Miałem na ten weekend grać tylko jeden typ, ale wczoraj dość nieszczęśliwie nie wszedł over w meczu WBA z Liverpoolem, więc dzisiaj trzeba coś zarobić.
Tottenham v QPR
- Tottenham -1, -1,5 @1,925; 6/10
Tottenham musi zdobywać komplety punktów w meczach ze słabeuszami, podobnie zresztą jak reszta drużyn z czołówki
. Wczoraj wygrały Liverpool, Arsenal, MU, więc nie można pozwolić im na odskoczenie. Redknapp potrafi zmobilizować swoją drużynę i dobrze wie, że dzisiaj po prostu trzeba narzucić swój styl i zgnieść QPR. Spurs niewątpliwie są w stanie to zrobić. W każdym aspekcie są zespołem lepszym. Ostatnio prezentują niezłą formę, grają ciekawą piłkę w ataku. Trochę gorzej w obronie, ale niewykluczone że dzisiaj zagra powracający po kontuzji Gallas. Mam nadzieję, że Friedel też dzisiaj coś ciekawego pokaże i wybroni strzały i sytuacje QPR, jeśli w ogóle do takich będzie dochodzić. Pomoc fajnie rozgrywa piłkę, ataki Tottenhamu są różnorodne, na skrzydłach szybcy Bale i Lennon, w środku Modrić i Parker, a w ataku van der Vaart z Adebayorem. Wygląda to nadzwyczaj solidnie. W ataku są piłkarze potrafiący w pojedynkę wygrać mecz. Ważne jest też to że są w miarę zgrani, nie grają cały czas schematami. Potencjał ofensywny ogromny. W obronie nieźle, ale mogłoby być lepiej.

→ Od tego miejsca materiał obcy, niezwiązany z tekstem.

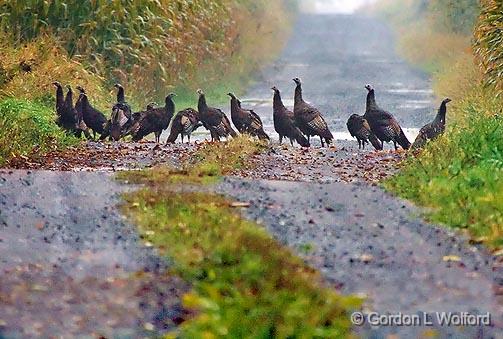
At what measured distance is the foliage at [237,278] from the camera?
6902 millimetres

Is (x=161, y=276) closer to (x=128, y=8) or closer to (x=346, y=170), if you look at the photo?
(x=346, y=170)

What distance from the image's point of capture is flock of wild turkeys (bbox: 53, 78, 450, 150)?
17.7 metres

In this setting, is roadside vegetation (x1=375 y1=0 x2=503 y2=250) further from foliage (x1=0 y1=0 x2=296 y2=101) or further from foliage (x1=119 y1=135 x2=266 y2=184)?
foliage (x1=0 y1=0 x2=296 y2=101)

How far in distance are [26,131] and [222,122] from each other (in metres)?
3.83

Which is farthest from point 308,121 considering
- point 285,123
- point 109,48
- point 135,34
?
point 135,34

Z kolei QPR u siebie może i gra dobrą piłkę, ale na wyjazdach zupełny piach, poza spotkaniem z Wolves, w którym debiutowali Barton, Wright-Phillips i DJ Campbell. Nawet najsłabsi przeciwnicy stwarzają sobie bez problemu sytuacje pod bramką Rangers. Obrona się gubi, atak też niewyraźny. Dzisiejszy mecz, ze względu na motywacją i styl gry u siebie Tottenhamu, może być podobny do spotkania QPR z Fulham, kiedy to Fulham po prostu nie wypuszczało podopiecznych Warnocka z ich połowy. Cały czas atak, hokejowy zamek, obrona QPR się gubi. Mniej więcej coś takiego przewiduję dzisiaj. Tydzień temu Rangers grali u siebie z Chelsea i goście mimo gry w 9 dyktowali warunki i stwarzali sytuacje strzeleckie. Wg mnie w QPR brakuje gracza, który by wykańczał akcje. Takim zawodnikiem jest Campbell, ale jest kontuzjowany. Ten Helguson co teraz gra, jest wg mnie zupełnym łazarzem. Oglądałem kilka meczy QPR i marnuje on sytuacje na potęgę, a dzisiaj może takich być mało. Największe zagrożenie oczywiście ze strony Taarabta. Gościu dobrze rozgrywa, nieźle strzela, jest czołowym zawodnikiem. Jeszcze jest Wright-Phillips i Barton, ale myślę że defensywa Spurs jest w stanie zneutralizować zagrożenie z ich strony.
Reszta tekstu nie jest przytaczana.